Friday 12 November 2010

World ban on tobacco ingredients threatens livelihoods

The World Health Organisation's Framework Convention on Tobacco Control seeks to restrict global tobacco farming, and to ban certain ingredients used in blending tobacco. They meet in Uruguay next week, and this report from Zimbabwe explains how the country's economy will be hit.

A report from the Framework Alliance, an outlet supportive of the FCTC, explains that tobacco farming is really not in the interests of poor farmers (the link will also take you to the FCTC). It includes a report of the Uruguay president's resistance to 'pressure' from Philip Morris International on the issue of graphic warnings on packaging. The pressure that will be exerted on millions of farmers globally when their livelihoods are banned (as recommended by the Framework Alliance) is regarded as somehow benign by comparison.

I can't comment in detail on the agricultural economics of growing tobacco, but I can point out that it is not only tobacco companies that are opposed to the FCTC. The Framework Alliance claims that the FCTC, which includes 171 Parties, 'represents 89% of the world's population': it does not represent the farmers (link from Philippines):
In a statement, [International Tobacco Growers' Association] ITGA said that in spite of ringing the alarm bells, the ITGA’s request for 'a seat at the table' has been rejected by the WHO, who has allegedly considered farmers as 'interferences'.
'We are the people most affected by these guidelines', says Antonio Abrunhosa, CEO of the ITGA. 'Yet people with very limited understanding of how tobacco is grown are deciding on our fate at the throw of dice, without even consulting us.'
No doubt these worthy global governors believe they have done their homework: 'Articles 17 and 18 of the FCTC address economically sustainable alternatives to tobacco growing', says the Zimbabwe piece. The Framework Alliance gives the problem of economics a nod by saying 'tobacco farming does not alleviate poverty', but does not remark on the issue of how tobacco farmers should cope with a ban on their crop.

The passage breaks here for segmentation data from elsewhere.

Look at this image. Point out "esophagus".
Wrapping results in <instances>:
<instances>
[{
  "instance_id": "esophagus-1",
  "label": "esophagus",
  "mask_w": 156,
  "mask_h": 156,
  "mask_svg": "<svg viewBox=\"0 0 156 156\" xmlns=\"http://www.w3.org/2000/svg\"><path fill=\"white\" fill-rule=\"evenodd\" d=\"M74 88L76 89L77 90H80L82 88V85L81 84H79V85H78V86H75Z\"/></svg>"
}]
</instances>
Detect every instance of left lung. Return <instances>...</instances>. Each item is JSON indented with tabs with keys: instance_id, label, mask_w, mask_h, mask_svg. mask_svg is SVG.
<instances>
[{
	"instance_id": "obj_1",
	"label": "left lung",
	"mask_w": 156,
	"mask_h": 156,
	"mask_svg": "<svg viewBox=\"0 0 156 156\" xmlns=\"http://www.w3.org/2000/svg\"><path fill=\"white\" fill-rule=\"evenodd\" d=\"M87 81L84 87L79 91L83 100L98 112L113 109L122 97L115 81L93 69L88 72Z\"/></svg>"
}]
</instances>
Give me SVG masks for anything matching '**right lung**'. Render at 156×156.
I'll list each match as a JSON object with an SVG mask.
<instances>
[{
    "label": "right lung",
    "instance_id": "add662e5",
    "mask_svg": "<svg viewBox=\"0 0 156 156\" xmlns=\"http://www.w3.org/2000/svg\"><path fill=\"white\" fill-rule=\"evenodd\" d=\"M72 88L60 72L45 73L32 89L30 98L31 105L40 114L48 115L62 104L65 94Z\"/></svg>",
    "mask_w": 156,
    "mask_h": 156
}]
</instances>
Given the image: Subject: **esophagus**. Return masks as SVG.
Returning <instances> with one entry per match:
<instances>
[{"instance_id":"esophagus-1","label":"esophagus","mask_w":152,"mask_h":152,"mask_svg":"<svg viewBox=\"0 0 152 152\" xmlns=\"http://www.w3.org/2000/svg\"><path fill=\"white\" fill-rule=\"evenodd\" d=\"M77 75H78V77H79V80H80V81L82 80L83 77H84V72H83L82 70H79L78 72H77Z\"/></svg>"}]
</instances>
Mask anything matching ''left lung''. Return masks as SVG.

There are huge problems with this: for example the refusal to allow anyone who opposes the Convention's prohibitionist agenda to sit at the table, and a commitment to prohibition that far outstrips any concern for the livelihood of farmers, or realistic proposals to compensate them for what promises to be a devastating blow to their livelihoods. Of most concern of all is the global agenda of this juggernaut. In none of the stories do national politicians figure in this momentous issue of restricting a basic crop on which vast numbers rely.

Will national governments be expected to police bans imposed by WHO on agricultural produce? Just how expendable are these farmers' interests?